Николас кивнул головой и благополучно унёс это письмо с собой. Хорошо иметь такие связи, как того же Вингерфельдта, который в свою очередь протянул свои руки по всему миру покрепче железных дорог и телефона. Этим же вечером серб посвятил весь вечер этой бумажке, и быстро прочитав её, стал писать письмо. Надо что-то написать… Но что написать? Впрочем, идеи не заставили себя долго ждать, и вскоре получилось довольно объёмное письмо.

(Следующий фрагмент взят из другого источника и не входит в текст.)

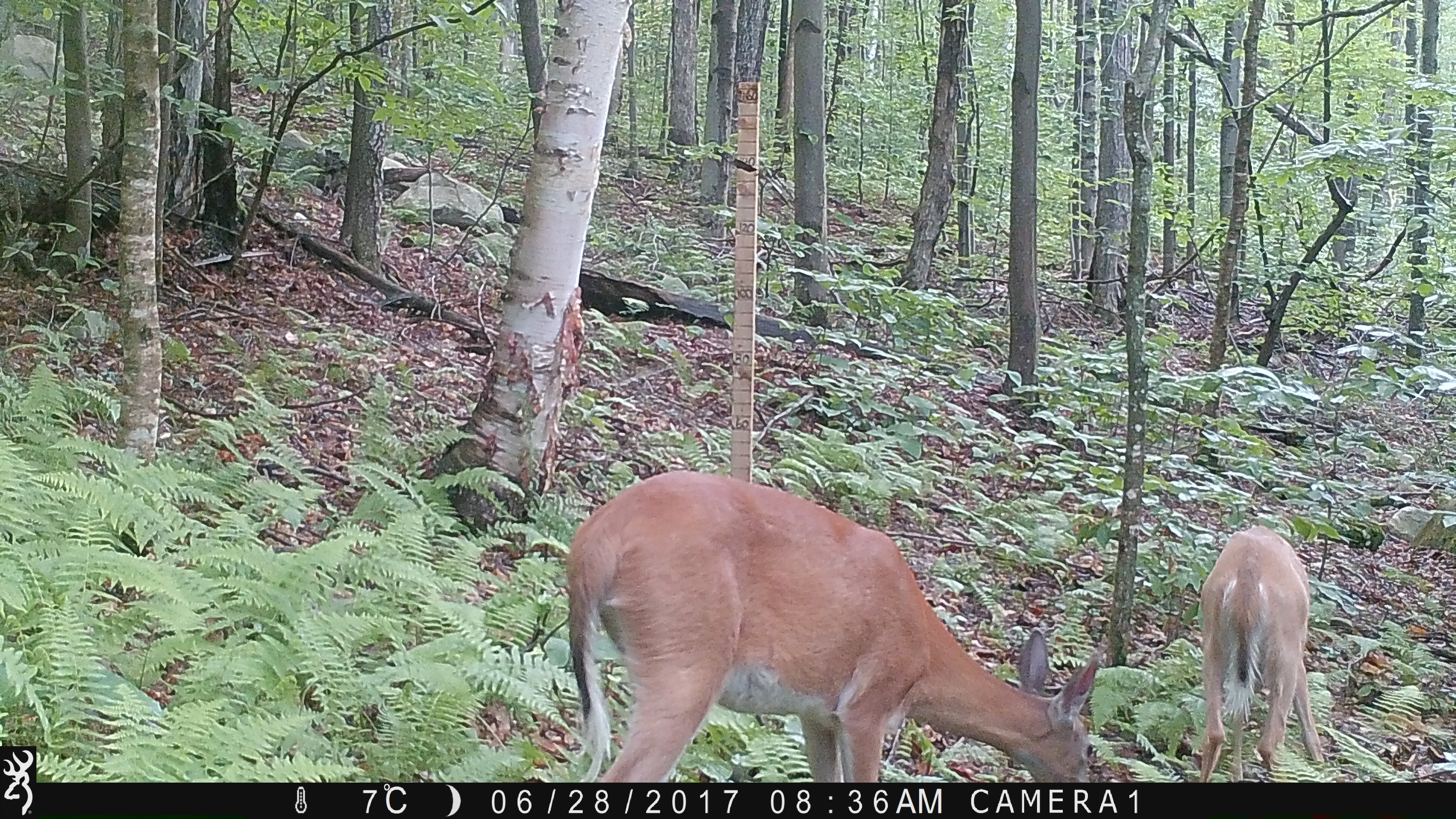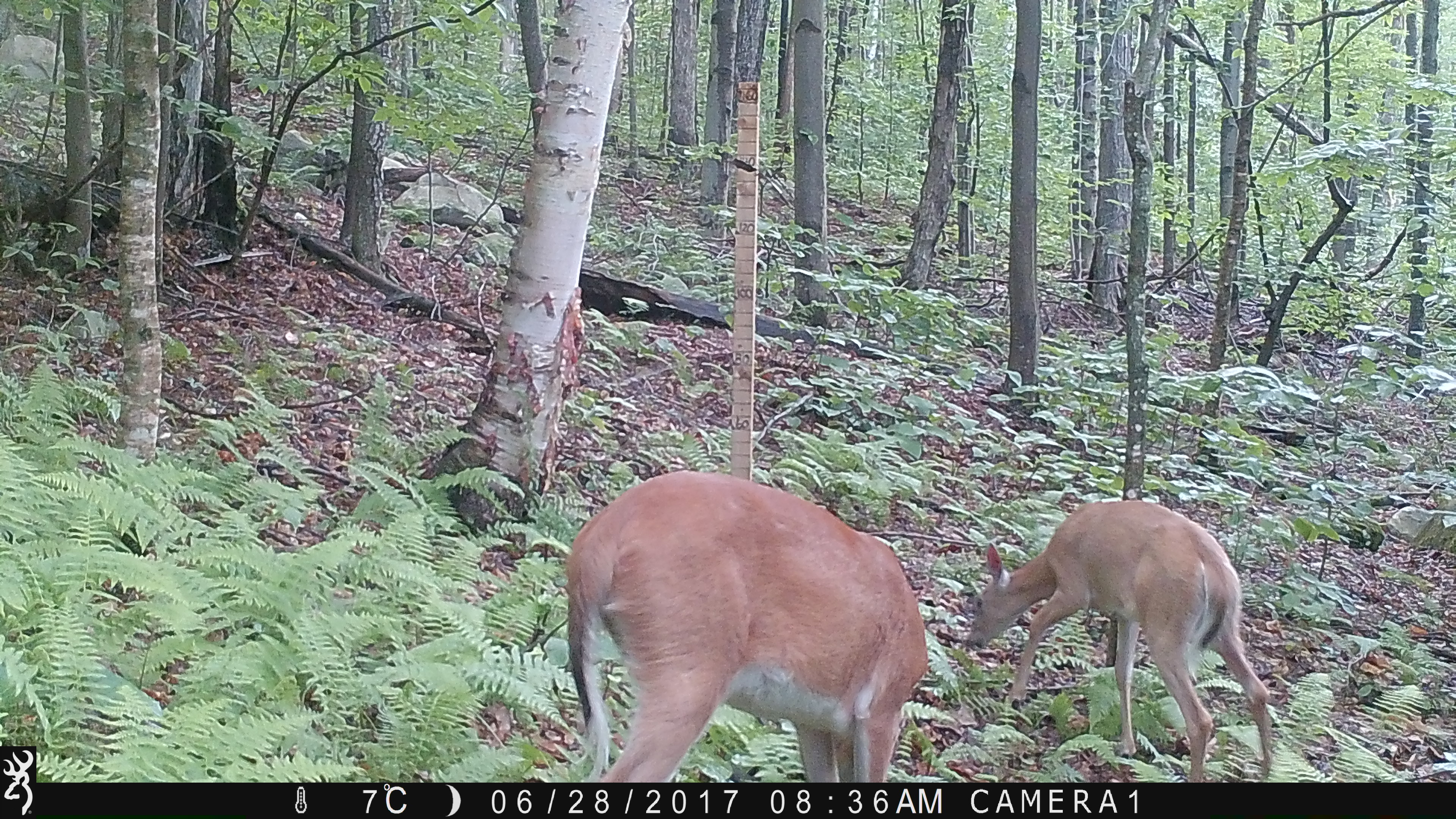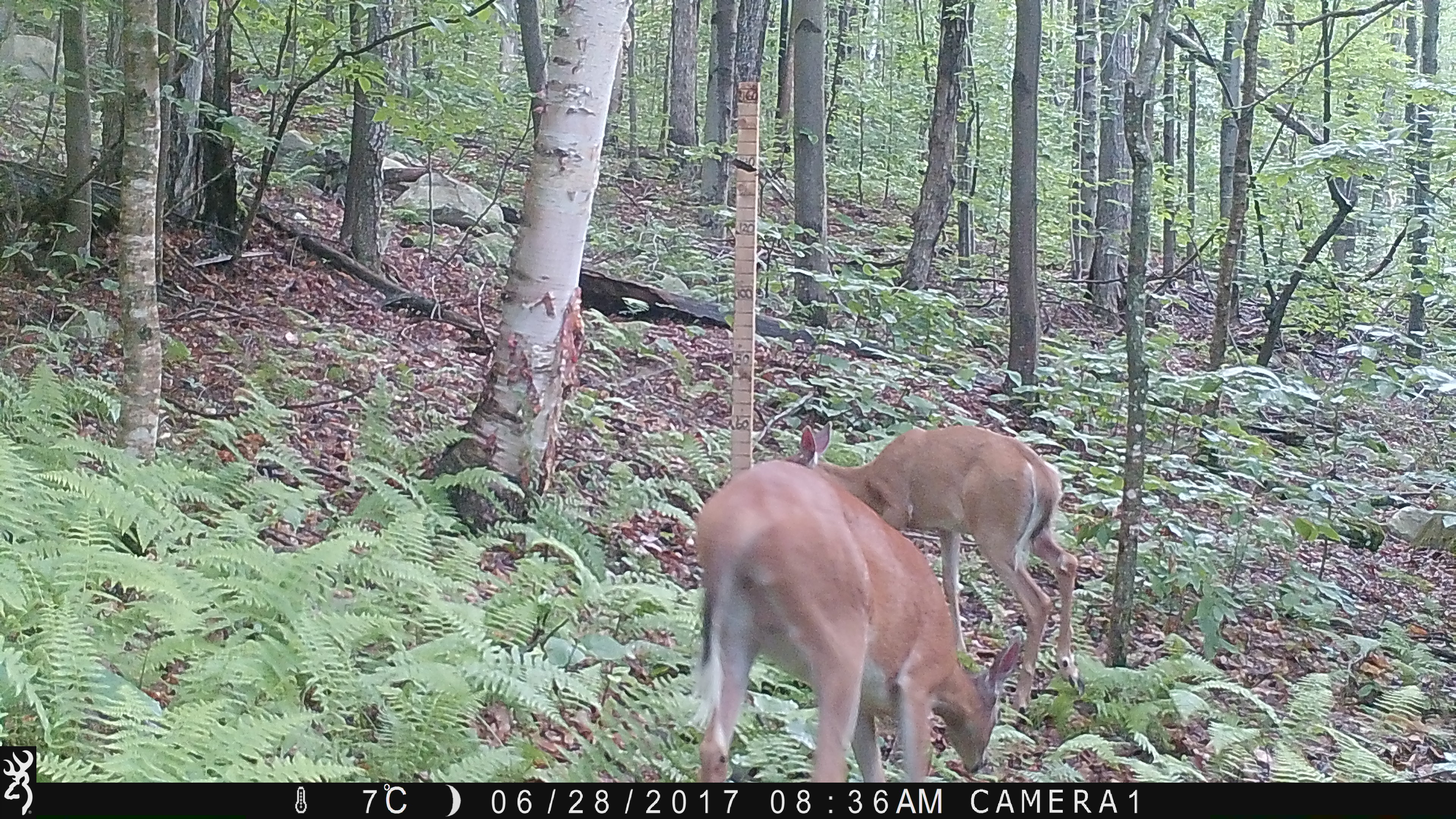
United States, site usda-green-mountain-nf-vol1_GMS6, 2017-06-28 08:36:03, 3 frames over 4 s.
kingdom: Animalia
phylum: Chordata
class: Mammalia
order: Artiodactyla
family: Cervidae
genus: Odocoileus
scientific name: Odocoileus virginianus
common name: white-tailed deer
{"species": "white-tailed deer (Odocoileus virginianus)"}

Серб предвкушал дальнейшего развития событий. С трепетом в душе он кинул письмо в почтовый ящик через несколько дней. Дойдёт ли оно до адресата? Пришлют ли ответ? Да, как же это всё интересно. Николас спокойно отправился привычной дорогой в Университет, а затем всё по старому сценарию: работа, учёба, и вновь спать… Николаса давно интересовало, как так получилось, что немец (Вингерфельдт), не имея никакого образования, проник в верхушку самого престижного университета. Но это осталось тайной за семью печатями, хотя, следует добавить, сам дядя Алекс, к примеру, лекции всё же давал, но и то, через силу. Какой там Университет! У него лаборатория под боком, и хоть грянь Мировая война, ничто ему не сможет помешать.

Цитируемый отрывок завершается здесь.